== Texte retenu

L’AACC livre à l’opinion publique la chronologie d’un complot qui ne dit pas son nom.
En fait, cette dissolution est l’œuvre du précédent gouvernement présidé par Ahmed Ouyahia – aujourd’hui détenu à la prison d’El Harrach pour accusation notamment de corruption-, à travers un projet de loi modifiant la loi du 20 février 2006 relative à la prévention et à la lutte contre la corruption. Dans ce projet de loi, il est clairement énoncé la disparition de l’OCRC, projet adopté par l’APN le 24 février dernier et déposé sur le Bureau du Conseil de la Nation quelques jours plus tard.
Pour rappel, le ministre de la Justice, garde des Sceaux, Tayeb Louh, avait annoncé, le jeudi 19 juillet 2018 à Tipasa, la formation d’un groupe de travail restreint début septembre prochain qui se chargera de la « réforme » de l’Office central de répression de la corruption (OCRC), et ce, dans le but de «consolider davantage les mécanismes à même de contribuer à la lutte contre ce phénomène». « Il est devenu impératif de réactiver les mécanismes de prévention qui est de la responsabilité de tous les secteurs et de la société de façon générale et qui est considéré comme un des moyens efficaces dans la lutte contre la criminalité », avait-t-il ajouté. Le même ministre récidive le 9 septembre 2018, cette fois-ci à partir de…Tindouf, en déclarant : « une justice forte et indépendante » peut contrecarrer les différentes formes de la corruption…… »
Le ministre avait, à l’occasion, annoncé la création d’un pôle pénal dédié aux affaires financières « qui sera doté de tous les moyens humains et matériels nécessaires lui permettant de mener sa mission avec efficacité, dans la lutte contre le crime de la corruption, dans le cadre de la poursuite des réformes du système juridique visant l’amélioration de l’efficacité de lutte contre la corruption ».
Le gouvernement avait trouvé la parade pour justifier la dissolution de l’OCRC : il crée une juridiction spécialisée dans la lutte contre la délinquance économique et financière, en faisant croire que l’OCRC ferait doublon !
L’Exécutif sonne la charge de ce complot contre l’OCRC à quelques jours du nouvel an : le 27 décembre 2018, le Conseil des ministres présidé par Abdelaziz Bouteflika entérine la dissolution de l’Office central de répression de la corruption, en adoptant un projet de loi dans ce sens.

====
== Jeu de données

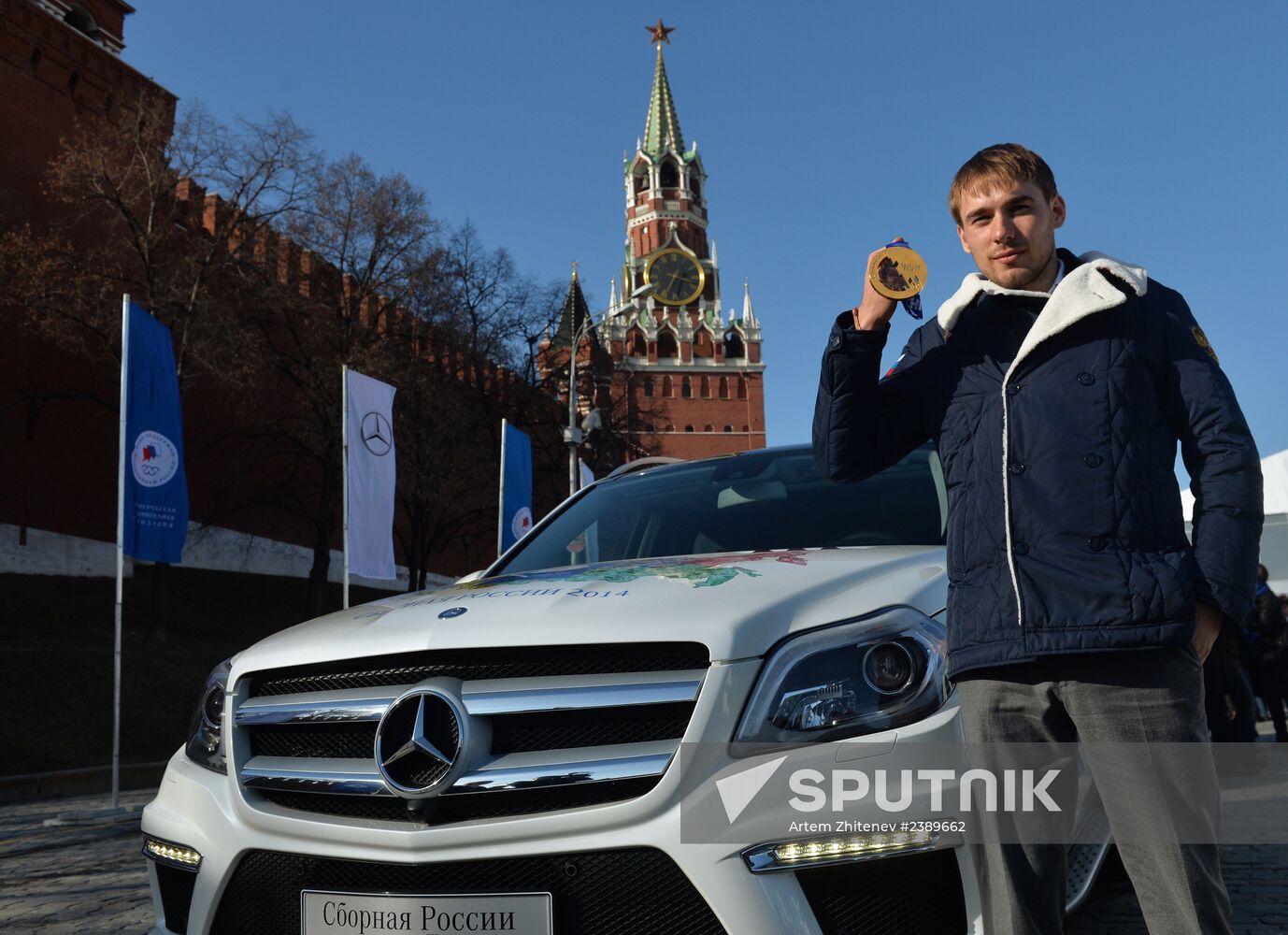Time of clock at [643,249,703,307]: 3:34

====
== Jeu de données

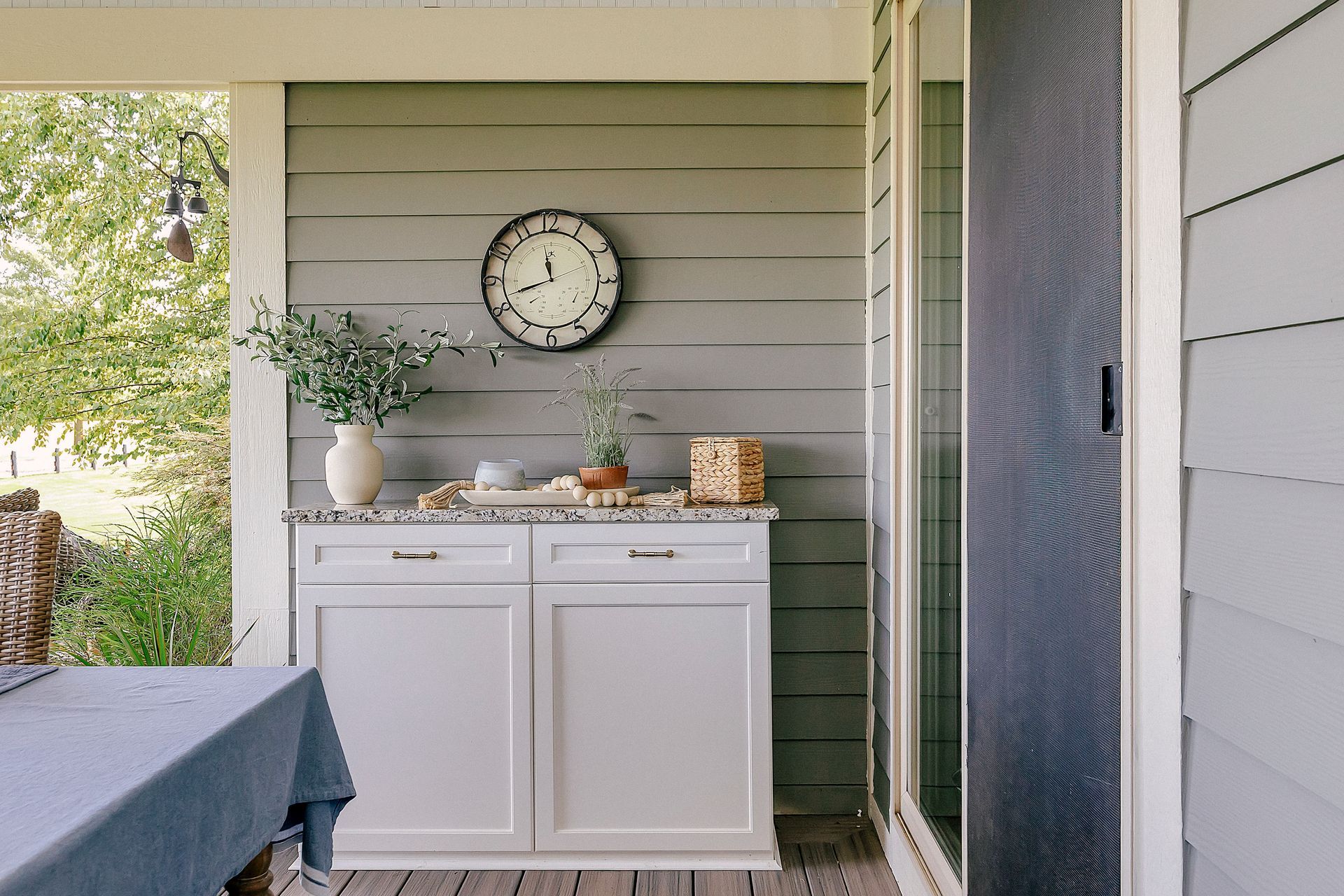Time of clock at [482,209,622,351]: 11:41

====

Travail à faire >>
• a. D'après le texte sur l'OCRC, à quelle date le Conseil des ministres a-t-il entériné la dissolution de l'Office central de répression de la corruption ?
• b. Reprenez mot pour mot le passage du texte sur l'OCRC qui va de « Le ministre avait, à » jusqu'à « ferait doublon ! » inclus.
Les items ne servent à rien ici.

Liste des réponses >>
• a. Le 27 décembre 2018.

• b.
Le ministre avait, à l’occasion, annoncé la création d’un pôle pénal dédié aux affaires financières « qui sera doté de tous les moyens humains et matériels nécessaires lui permettant de mener sa mission avec efficacité, dans la lutte contre le crime de la corruption, dans le cadre de la poursuite des réformes du système juridique visant l’amélioration de l’efficacité de lutte contre la corruption ».
Le gouvernement avait trouvé la parade pour justifier la dissolution de l’OCRC : il crée une juridiction spécialisée dans la lutte contre la délinquance économique et financière, en faisant croire que l’OCRC ferait doublon !